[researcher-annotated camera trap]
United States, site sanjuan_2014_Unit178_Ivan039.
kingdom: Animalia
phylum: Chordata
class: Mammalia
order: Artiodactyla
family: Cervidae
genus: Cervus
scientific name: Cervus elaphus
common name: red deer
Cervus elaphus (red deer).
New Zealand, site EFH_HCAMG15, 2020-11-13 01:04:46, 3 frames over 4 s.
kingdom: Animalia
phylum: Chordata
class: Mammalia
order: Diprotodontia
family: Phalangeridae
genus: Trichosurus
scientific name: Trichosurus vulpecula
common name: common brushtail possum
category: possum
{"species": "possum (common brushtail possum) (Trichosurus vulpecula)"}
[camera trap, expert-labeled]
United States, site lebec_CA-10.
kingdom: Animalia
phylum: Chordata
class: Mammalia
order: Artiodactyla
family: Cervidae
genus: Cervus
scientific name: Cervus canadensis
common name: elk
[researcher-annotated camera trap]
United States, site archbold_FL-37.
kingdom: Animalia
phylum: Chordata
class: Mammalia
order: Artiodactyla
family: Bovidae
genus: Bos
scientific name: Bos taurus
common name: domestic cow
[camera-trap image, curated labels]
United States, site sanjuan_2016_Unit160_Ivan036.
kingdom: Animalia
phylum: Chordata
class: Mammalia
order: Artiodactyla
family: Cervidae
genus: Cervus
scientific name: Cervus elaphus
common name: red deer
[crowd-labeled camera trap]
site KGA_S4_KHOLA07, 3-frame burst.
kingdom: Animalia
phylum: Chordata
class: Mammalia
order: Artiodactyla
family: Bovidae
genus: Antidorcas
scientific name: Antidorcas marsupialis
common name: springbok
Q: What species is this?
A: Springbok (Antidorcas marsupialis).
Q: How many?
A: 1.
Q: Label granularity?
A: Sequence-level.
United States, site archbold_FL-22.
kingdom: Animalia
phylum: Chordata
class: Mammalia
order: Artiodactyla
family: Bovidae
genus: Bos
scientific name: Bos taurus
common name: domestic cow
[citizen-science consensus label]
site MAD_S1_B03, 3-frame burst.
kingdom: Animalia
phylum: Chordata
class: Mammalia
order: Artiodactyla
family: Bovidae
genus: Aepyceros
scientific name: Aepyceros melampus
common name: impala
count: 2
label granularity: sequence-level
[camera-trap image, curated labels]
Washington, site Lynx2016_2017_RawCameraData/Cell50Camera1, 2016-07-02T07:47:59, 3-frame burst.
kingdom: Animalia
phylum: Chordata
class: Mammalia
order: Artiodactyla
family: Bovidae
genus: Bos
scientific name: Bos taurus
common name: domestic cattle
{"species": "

**ASSIGNMENT**
Every line from the one containing "site KGA_S4_KHOLA07, 3-frame burst." to the close of the records must be reproduced exactly. Include both ends and nothing more.

**ANSWER TO THIS PROBLEM**
site KGA_S4_KHOLA07, 3-frame burst.
kingdom: Animalia
phylum: Chordata
class: Mammalia
order: Artiodactyla
family: Bovidae
genus: Antidorcas
scientific name: Antidorcas marsupialis
common name: springbok
Q: What species is this?
A: Springbok (Antidorcas marsupialis).
Q: How many?
A: 1.
Q: Label granularity?
A: Sequence-level.
United States, site archbold_FL-22.
kingdom: Animalia
phylum: Chordata
class: Mammalia
order: Artiodactyla
family: Bovidae
genus: Bos
scientific name: Bos taurus
common name: domestic cow
[citizen-science consensus label]
site MAD_S1_B03, 3-frame burst.
kingdom: Animalia
phylum: Chordata
class: Mammalia
order: Artiodactyla
family: Bovidae
genus: Aepyceros
scientific name: Aepyceros melampus
common name: impala
count: 2
label granularity: sequence-level
[camera-trap image, curated labels]
Washington, site Lynx2016_2017_RawCameraData/Cell50Camera1, 2016-07-02T07:47:59, 3-frame burst.
kingdom: Animalia
phylum: Chordata
class: Mammalia
order: Artiodactyla
family: Bovidae
genus: Bos
scientific name: Bos taurus
common name: domestic cattle
{"species": "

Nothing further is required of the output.